### WHAT YOU NEED TO DO
Repeat exactly the lines of the listing from the line containing "Studying this scene, is" through its last line, and nothing beyond them.

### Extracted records
====================

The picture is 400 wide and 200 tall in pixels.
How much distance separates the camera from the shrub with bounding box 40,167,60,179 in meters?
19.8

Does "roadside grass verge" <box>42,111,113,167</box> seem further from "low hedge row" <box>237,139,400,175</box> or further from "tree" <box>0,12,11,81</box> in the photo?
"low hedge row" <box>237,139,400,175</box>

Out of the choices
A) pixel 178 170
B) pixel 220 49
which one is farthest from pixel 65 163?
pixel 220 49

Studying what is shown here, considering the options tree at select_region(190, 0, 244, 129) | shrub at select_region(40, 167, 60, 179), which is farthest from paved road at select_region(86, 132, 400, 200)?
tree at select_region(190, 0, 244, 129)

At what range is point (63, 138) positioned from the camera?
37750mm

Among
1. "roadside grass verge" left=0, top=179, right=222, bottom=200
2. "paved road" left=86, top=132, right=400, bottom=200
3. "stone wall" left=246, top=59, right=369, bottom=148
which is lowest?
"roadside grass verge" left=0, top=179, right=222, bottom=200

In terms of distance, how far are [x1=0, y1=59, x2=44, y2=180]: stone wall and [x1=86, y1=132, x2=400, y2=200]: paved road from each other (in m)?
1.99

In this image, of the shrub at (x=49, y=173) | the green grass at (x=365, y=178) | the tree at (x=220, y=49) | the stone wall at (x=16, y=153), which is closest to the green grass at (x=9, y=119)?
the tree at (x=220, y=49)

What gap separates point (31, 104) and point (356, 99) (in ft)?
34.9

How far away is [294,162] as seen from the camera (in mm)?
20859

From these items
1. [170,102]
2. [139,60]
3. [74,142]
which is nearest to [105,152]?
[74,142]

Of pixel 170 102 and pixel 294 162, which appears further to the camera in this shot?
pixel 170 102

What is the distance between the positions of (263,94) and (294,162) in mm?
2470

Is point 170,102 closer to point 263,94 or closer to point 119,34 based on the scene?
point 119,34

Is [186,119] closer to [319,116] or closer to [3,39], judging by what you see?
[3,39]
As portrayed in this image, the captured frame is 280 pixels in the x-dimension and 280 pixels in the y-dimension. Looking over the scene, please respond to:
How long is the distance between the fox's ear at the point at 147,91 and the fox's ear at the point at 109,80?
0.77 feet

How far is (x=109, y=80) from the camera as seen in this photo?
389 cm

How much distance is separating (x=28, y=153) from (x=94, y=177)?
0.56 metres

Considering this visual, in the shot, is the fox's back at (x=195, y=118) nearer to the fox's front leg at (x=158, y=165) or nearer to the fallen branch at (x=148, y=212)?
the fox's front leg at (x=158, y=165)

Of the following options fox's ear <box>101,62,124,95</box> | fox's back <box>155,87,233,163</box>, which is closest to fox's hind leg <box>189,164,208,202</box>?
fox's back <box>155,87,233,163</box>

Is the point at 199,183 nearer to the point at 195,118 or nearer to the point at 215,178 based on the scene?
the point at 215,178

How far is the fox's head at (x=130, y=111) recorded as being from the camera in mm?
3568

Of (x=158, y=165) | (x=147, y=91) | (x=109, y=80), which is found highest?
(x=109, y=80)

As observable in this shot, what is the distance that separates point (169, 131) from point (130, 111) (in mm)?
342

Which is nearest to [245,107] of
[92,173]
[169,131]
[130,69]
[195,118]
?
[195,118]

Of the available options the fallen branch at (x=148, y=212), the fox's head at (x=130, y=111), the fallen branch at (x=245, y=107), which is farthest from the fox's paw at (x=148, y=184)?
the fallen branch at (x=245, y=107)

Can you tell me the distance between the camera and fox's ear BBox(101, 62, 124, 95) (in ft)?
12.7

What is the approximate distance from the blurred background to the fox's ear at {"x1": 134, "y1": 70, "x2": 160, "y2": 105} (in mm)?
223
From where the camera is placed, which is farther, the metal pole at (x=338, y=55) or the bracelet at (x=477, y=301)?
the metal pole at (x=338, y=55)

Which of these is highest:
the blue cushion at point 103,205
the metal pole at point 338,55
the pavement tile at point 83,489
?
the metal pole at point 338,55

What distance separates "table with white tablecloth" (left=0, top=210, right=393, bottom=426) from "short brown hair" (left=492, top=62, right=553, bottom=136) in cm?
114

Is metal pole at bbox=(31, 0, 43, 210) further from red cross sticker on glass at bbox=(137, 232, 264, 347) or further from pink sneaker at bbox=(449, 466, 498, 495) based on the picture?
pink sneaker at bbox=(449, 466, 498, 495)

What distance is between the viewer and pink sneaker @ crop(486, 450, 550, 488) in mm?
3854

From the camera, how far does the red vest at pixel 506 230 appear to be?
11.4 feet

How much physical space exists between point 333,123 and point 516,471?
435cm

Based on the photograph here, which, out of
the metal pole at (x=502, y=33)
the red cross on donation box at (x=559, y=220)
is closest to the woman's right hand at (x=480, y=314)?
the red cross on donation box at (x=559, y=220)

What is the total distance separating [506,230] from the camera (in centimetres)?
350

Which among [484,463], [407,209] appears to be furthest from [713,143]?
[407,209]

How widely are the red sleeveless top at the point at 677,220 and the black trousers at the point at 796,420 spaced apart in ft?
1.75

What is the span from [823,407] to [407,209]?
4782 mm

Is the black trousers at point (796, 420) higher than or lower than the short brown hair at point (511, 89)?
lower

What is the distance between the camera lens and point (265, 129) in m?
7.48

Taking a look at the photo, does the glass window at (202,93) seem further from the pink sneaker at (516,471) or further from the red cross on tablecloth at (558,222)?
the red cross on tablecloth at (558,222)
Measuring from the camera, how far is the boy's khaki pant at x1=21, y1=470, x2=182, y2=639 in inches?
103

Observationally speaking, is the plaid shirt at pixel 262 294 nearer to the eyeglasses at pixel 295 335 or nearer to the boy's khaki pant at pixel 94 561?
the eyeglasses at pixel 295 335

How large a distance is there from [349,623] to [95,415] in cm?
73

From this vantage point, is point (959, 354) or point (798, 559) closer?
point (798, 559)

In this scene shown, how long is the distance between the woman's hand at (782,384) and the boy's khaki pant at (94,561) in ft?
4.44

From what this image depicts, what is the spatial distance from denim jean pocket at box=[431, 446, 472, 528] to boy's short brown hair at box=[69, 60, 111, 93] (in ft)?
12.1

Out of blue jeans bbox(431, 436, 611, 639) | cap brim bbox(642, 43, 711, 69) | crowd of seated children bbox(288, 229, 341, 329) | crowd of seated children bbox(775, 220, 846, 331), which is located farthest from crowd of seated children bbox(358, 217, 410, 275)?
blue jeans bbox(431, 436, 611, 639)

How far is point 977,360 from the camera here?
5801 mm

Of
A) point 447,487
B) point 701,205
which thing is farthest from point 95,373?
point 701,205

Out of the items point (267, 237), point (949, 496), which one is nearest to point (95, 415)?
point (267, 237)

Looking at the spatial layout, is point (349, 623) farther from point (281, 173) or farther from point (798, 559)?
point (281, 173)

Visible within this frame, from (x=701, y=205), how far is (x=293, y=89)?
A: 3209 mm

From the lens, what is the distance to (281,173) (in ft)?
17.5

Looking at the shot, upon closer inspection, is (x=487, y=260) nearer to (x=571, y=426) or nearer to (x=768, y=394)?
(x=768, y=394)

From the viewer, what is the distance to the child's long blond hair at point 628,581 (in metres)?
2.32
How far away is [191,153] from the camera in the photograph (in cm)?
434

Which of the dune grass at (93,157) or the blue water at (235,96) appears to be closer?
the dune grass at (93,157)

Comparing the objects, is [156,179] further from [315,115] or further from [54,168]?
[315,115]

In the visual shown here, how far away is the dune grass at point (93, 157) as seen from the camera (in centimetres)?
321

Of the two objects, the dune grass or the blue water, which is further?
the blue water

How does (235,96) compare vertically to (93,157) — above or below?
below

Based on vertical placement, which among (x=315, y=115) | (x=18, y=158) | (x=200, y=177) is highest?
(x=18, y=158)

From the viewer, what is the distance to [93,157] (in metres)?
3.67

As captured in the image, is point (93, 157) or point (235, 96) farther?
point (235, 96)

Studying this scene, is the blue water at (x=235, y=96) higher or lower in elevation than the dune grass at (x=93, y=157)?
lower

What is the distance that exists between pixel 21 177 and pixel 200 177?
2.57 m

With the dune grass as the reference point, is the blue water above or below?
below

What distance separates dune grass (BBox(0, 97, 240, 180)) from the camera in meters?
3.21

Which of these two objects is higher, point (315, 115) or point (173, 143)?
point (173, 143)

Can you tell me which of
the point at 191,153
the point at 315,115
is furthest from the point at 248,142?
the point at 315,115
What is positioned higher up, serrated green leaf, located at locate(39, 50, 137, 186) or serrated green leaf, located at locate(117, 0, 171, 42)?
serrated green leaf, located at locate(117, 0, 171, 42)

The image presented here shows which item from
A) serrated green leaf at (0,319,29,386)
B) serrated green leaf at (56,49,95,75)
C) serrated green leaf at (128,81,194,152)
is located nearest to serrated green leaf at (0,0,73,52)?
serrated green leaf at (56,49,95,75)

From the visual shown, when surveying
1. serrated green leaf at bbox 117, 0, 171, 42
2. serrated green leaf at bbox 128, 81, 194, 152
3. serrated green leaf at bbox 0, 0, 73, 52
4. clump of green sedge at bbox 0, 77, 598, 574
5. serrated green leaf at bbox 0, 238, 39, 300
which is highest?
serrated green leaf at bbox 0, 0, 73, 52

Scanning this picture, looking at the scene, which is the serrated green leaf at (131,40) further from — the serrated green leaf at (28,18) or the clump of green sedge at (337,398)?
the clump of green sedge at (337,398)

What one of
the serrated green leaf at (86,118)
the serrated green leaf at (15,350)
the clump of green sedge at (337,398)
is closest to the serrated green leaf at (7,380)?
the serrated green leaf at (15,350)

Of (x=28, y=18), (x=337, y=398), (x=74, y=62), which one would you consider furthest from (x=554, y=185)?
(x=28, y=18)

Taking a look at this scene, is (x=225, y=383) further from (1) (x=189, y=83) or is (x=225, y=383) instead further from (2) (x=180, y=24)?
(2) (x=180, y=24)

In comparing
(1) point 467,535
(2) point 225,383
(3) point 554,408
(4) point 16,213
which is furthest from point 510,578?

====================

### FINISHED ANSWER
Studying this scene, is the blue water at (x=235, y=96) higher or lower in elevation than the dune grass at (x=93, y=157)?
lower

What is the distance that exists between pixel 21 177 and pixel 200 177?
2.57 m

With the dune grass as the reference point, is the blue water above or below?
below

What distance separates dune grass (BBox(0, 97, 240, 180)) from the camera in meters?
3.21

Which of these two objects is higher, point (315, 115) or point (173, 143)?
point (173, 143)

Can you tell me which of
the point at 191,153
the point at 315,115
is furthest from the point at 248,142?
the point at 315,115
What is positioned higher up, serrated green leaf, located at locate(39, 50, 137, 186) or serrated green leaf, located at locate(117, 0, 171, 42)?
serrated green leaf, located at locate(117, 0, 171, 42)

The image presented here shows which item from
A) serrated green leaf at (0,319,29,386)
B) serrated green leaf at (56,49,95,75)
C) serrated green leaf at (128,81,194,152)
is located nearest to serrated green leaf at (0,0,73,52)?
serrated green leaf at (56,49,95,75)

From the visual shown, when surveying
1. serrated green leaf at bbox 117, 0, 171, 42
2. serrated green leaf at bbox 128, 81, 194, 152
3. serrated green leaf at bbox 0, 0, 73, 52
4. clump of green sedge at bbox 0, 77, 598, 574
5. serrated green leaf at bbox 0, 238, 39, 300
which is highest?
serrated green leaf at bbox 0, 0, 73, 52

Scanning this picture, looking at the scene, which is the serrated green leaf at (131,40) further from — the serrated green leaf at (28,18) or the clump of green sedge at (337,398)?
the clump of green sedge at (337,398)

What one of
the serrated green leaf at (86,118)
the serrated green leaf at (15,350)
the clump of green sedge at (337,398)
is closest to the serrated green leaf at (7,380)?
the serrated green leaf at (15,350)

Of (x=28, y=18), (x=337, y=398), (x=74, y=62), which one would you consider furthest from (x=554, y=185)?
(x=28, y=18)

Taking a look at this scene, is (x=225, y=383) further from (1) (x=189, y=83) or is (x=225, y=383) instead further from (2) (x=180, y=24)?
(2) (x=180, y=24)

In comparing
(1) point 467,535
(2) point 225,383
(3) point 554,408
(4) point 16,213
which is furthest from point 510,578?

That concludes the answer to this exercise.